Work to be completed: Set the material down again exactly, line by line, skipping each picture.

Data excerpt:
☆ ☆ ☆

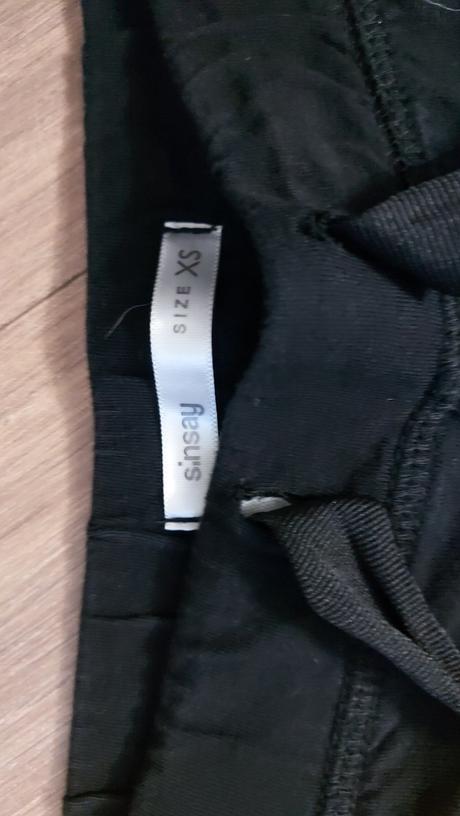 Dievcenske 3/4 teplaky, sinsay,xs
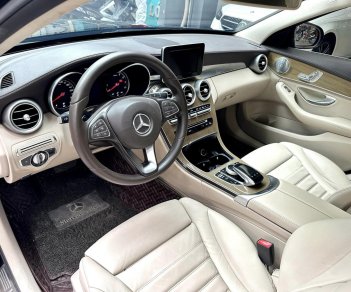 Mercedes-Benz C250 2015 - Biển Tp, 1 chủ sử dụng từ mới
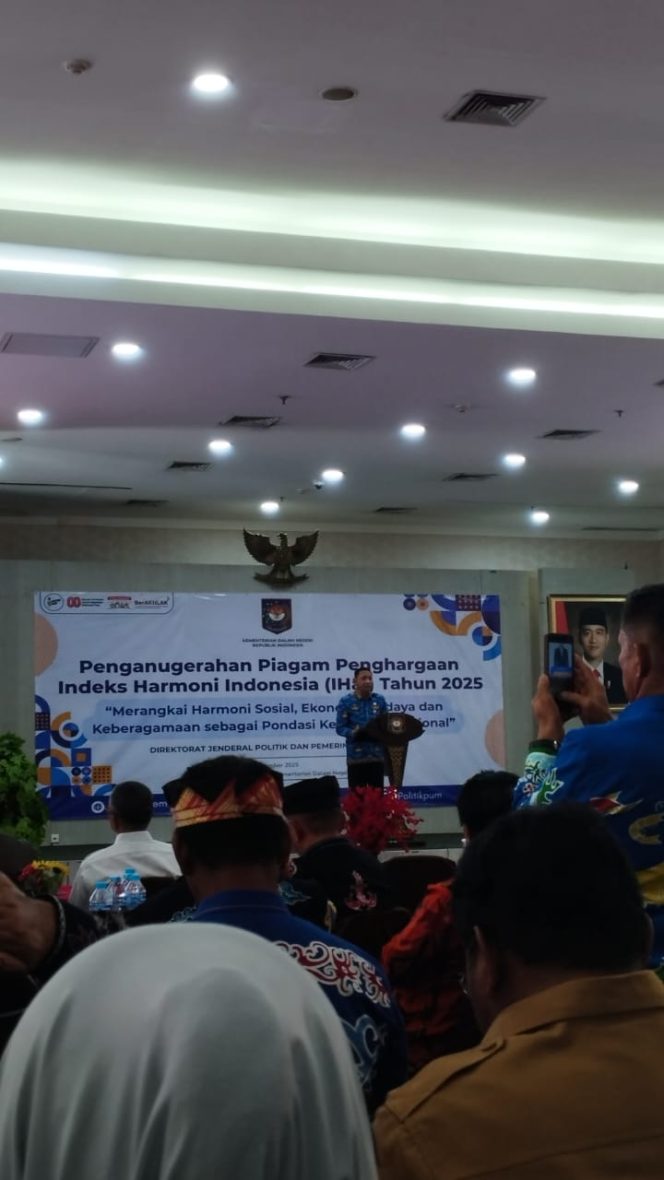 
 Komitmen Harmoni Berbuah Prestasi, Jember Raih Penghargaan IHaI 2025 dari Kemendagri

☆ ☆ ☆

Answer to the problem:
 Dievcenske 3/4 teplaky, sinsay,xs
 Mercedes-Benz C250 2015 - Biển Tp, 1 chủ sử dụng từ mới
 Komitmen Harmoni Berbuah Prestasi, Jember Raih Penghargaan IHaI 2025 dari Kemendagri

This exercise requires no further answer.